A Poem by William Lopez*TW: Deportation Violence*
August 1, 2017
Many community members rallied at the airport to protest the deportation of a loved and valued mujer from a county in the Midwestern U.S. Her deportation is one of the 400,000 that occur every year, with each one damaging families and communities in numerous ways. Here, the author reflects on what it’s like to witness this pain, from where we can draw inspiration, and how we can move forward in light of the continued attacks on Latino communities.
You stand with your children at the international ticket counter in the airport. They are only deporting you. But everyone is leaving.
We huddle around you, breathe in heaving breaths in time with your children as we think of our own. Then someone opens up a trash bag and passes out colorful banners with beautifully stitched words that read “ICE out of Detroit!” and “No Más Separación de Familias!” We hold up these banners around you.It occurs to me that this is all we have, all we have ever had. We have a strong community, who carries our burdens when the weariness has penetrated our bones.
And we have words.
Our abuelos used these words to tell us our history, to teach us about La Virgen de Guadalupe, to reminisce about their lives in Mexico. Then our parents used these words to tell us they are proud of us, to tell us that even if they have never been to college, they have no doubt we can do it. Then we use these words to tell our own brown children that the world is theirs, knowing full well we will have to use yet other words to explain to them that the world is only theirs if they can tolerate racism, xenophobia & scapegoating. We write these words, speak them, whisper them, yell them, sing them, pray them. We are never silent.
As you prepare to step on that plane, I catch myself worrying that words aren’t enough. That words cannot combat the billion dollar deportation machine bent on the destruction of our communities.
But then as you walk toward your plane, you turn around. You choke back a sob. And you say that perdimos la batalla pero no la guerra. In the middle of your own deportation, you some how find the strength to tell us that la lucha sigue.
So we pause. We catch our breath too. Then we write. We speak out. We pray. We protest.

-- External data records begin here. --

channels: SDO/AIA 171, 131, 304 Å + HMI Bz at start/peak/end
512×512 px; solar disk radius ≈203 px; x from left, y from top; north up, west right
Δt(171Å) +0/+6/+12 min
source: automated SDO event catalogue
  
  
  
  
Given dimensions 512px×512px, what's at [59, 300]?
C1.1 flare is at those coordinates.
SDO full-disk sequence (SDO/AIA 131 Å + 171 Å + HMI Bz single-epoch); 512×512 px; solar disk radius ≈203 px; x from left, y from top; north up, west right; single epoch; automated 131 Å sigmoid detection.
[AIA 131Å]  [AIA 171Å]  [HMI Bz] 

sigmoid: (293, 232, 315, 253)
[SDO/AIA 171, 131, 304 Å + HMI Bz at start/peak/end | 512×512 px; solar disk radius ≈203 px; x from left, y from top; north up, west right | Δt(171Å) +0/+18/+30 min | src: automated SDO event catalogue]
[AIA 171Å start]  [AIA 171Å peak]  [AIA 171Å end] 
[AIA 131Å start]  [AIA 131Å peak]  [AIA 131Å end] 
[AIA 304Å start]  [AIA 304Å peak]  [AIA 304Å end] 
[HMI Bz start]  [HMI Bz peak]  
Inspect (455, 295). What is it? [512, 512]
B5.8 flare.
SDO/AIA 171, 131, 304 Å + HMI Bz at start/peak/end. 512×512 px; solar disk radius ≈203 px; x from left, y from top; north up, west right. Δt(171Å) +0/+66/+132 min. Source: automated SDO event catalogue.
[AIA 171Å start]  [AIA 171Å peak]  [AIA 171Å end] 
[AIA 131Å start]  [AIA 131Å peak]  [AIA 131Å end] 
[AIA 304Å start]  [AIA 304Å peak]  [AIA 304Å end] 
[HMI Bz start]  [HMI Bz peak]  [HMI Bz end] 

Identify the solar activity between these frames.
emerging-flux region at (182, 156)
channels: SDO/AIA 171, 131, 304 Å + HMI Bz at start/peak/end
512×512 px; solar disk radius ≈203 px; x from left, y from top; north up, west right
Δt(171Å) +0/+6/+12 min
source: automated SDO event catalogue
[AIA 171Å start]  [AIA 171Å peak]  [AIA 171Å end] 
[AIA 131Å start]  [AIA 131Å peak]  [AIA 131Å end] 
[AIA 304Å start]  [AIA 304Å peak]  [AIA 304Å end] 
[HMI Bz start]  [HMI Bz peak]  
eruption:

And our words — your words — continue to ring as loudly as ever.*All photographs credited to the Author.*
About the Author:
William Lopez is a Postdoctoral Scholar at the National Center for Institutional Diversity and School of Social work at the University of Michigan. He is the son of a Mexican immigrant mother and Texan father. He grew up in San Antonio, TX, before acclimating to the Midwest in Indiana, where he received his BA in psychology at the University of Notre Dame. William returned to Texas to receive his MPH at the University of Texas Health Science Center Houston while working at a homeless services center and getting his first taste of qualitative work in Dar es Salaam, Tanzania. His mixed-methods work focuses on the effects of immigration policy on local Latino communities, specifically considering the health effects of immigration home raids. William’s work has been featured in Pacific Standard, The Conversation, and Nature.